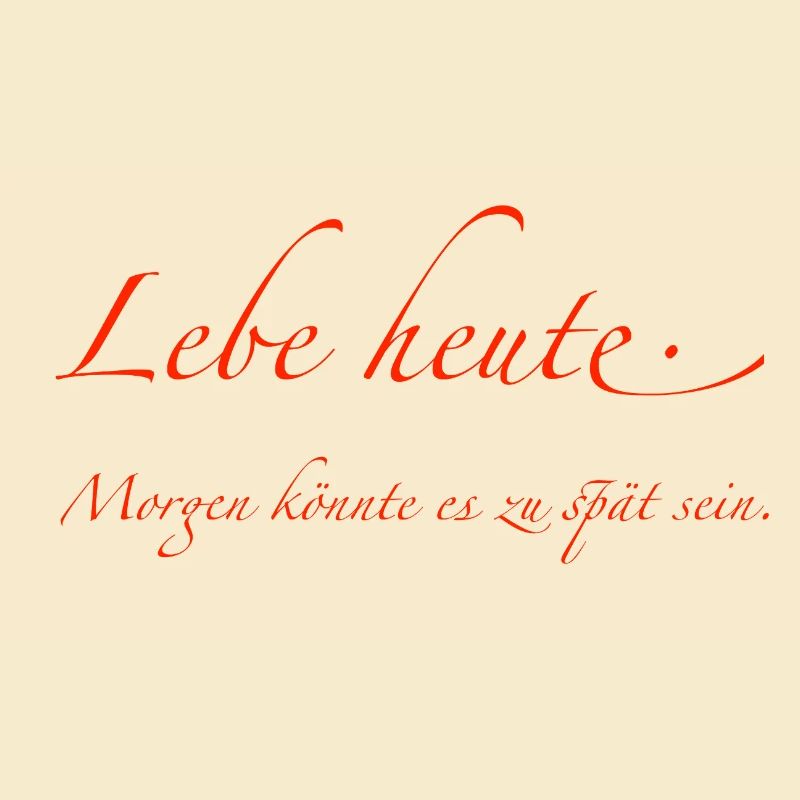 Lebe heute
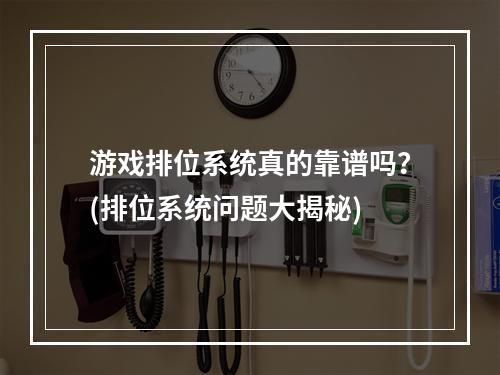 游戏排位系统真的靠谱吗？(排位系统问题大揭秘)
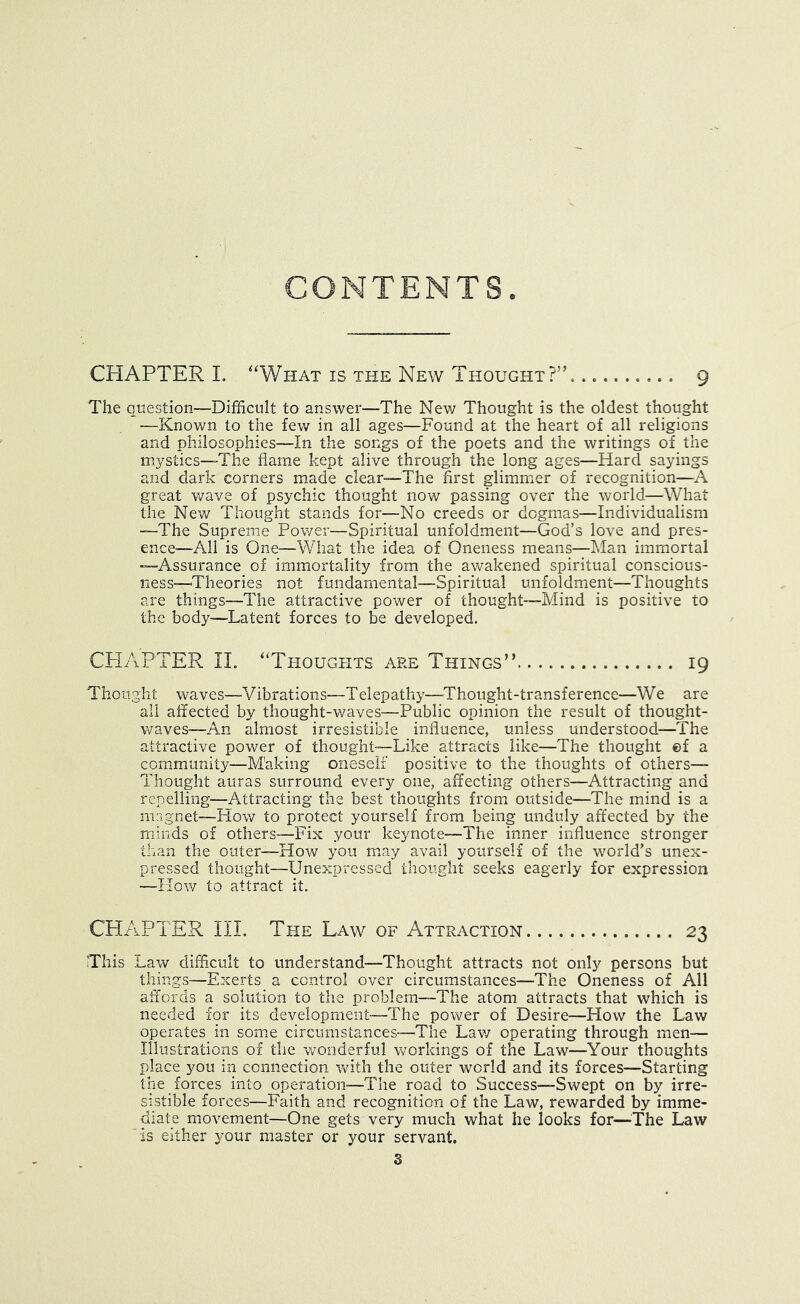 CONTENTS CHAPTER L “What is the New Thought?’’ 9 The question—Difficult to answer—The New Thought is the oldest thought -—Known to the few in all ages—Found at the heart of all religions and philosophies—In the songs of the poets and the writings of the mystics—The flame kept alive through the long ages—Hard sayings and dark corners made clear—^^The first glimmer of recognition—A great v/ave of psychic thought now passing over the world—What the New Thought stands for—No creeds or dogmas—Individualism —The Supreme Pov/er—Spiritual unfoldment—God’s love and pres- ence—All is One—What the idea of Oneness means—IMan immortal —Assurance of immortality from the awakened spiritual conscious- ness—Theories not fundamental—Spiritual unfoldment—Thoughts are things—The attractive power of thought—Mind is positive to the body—Latent forces to be developed. CPI AFTER IL “Thoughts are Things” 19 Thought waves—Vibrations—Telepathy—Thought-transference—We are all affected by thought-waves—Public opinion the result of thought- waves—An almost irresistible influence, unless understood—The attractive power of thought—Like attracts like—The thought ©f a community—M'aking oneself positive to the thoughts of others— Thought auras surround every one, affecting others—Attracting and repelling—Attracting the best thoughts from outside—The mind is a magnet—How to protect yourself from being unduly affected by the minds of others—Fix your keynote—^^The inner influence stronger than the outer—How you may avail yourself of the world’s unex- pressed thought—Unexpressed thought seeks eagerly for expression —How to attract it. CHAPTER IIP The Law of Attraction 23 This Law dixfficult to understand—Thought attracts not only persons but things—Exerts a control over circumstances—The Oneness of All affords a solution to the problem—The atom attracts that which is needed for its development—The power of Desire—How the Law operates in some circumstances—The Lav/ operating through men— Illustrations of the v/onderful v/orkings of the Law—Your thoughts place you in connection v/ith the outer world and its forces—Starting the forces into operation-—The road to Success—Swept on by irre- sistible forces—Faith and recognition of the Law, rewarded by imme- diate movement—One gets very much what he looks for—^^The Law is either your master or your servant.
######
Instructions for the task.
Would you give the data above again word for word, minus the pictures?

Task solution.
 Lebe heute
 游戏排位系统真的靠谱吗？(排位系统问题大揭秘)
 CONTENTS CHAPTER L “What is the New Thought?’’ 9 The question—Difficult to answer—The New Thought is the oldest thought -—Known to the few in all ages—Found at the heart of all religions and philosophies—In the songs of the poets and the writings of the mystics—The flame kept alive through the long ages—Hard sayings and dark corners made clear—^^The first glimmer of recognition—A great v/ave of psychic thought now passing over the world—What the New Thought stands for—No creeds or dogmas—Individualism —The Supreme Pov/er—Spiritual unfoldment—God’s love and pres- ence—All is One—What the idea of Oneness means—IMan immortal —Assurance of immortality from the awakened spiritual conscious- ness—Theories not fundamental—Spiritual unfoldment—Thoughts are things—The attractive power of thought—Mind is positive to the body—Latent forces to be developed. CPI AFTER IL “Thoughts are Things” 19 Thought waves—Vibrations—Telepathy—Thought-transference—We are all affected by thought-waves—Public opinion the result of thought- waves—An almost irresistible influence, unless understood—The attractive power of thought—Like attracts like—The thought ©f a community—M'aking oneself positive to the thoughts of others— Thought auras surround every one, affecting others—Attracting and repelling—Attracting the best thoughts from outside—The mind is a magnet—How to protect yourself from being unduly affected by the minds of others—Fix your keynote—^^The inner influence stronger than the outer—How you may avail yourself of the world’s unex- pressed thought—Unexpressed thought seeks eagerly for expression —How to attract it. CHAPTER IIP The Law of Attraction 23 This Law dixfficult to understand—Thought attracts not only persons but things—Exerts a control over circumstances—The Oneness of All affords a solution to the problem—The atom attracts that which is needed for its development—The power of Desire—How the Law operates in some circumstances—The Lav/ operating through men— Illustrations of the v/onderful v/orkings of the Law—Your thoughts place you in connection v/ith the outer world and its forces—Starting the forces into operation-—The road to Success—Swept on by irre- sistible forces—Faith and recognition of the Law, rewarded by imme- diate movement—One gets very much what he looks for—^^The Law is either your master or your servant.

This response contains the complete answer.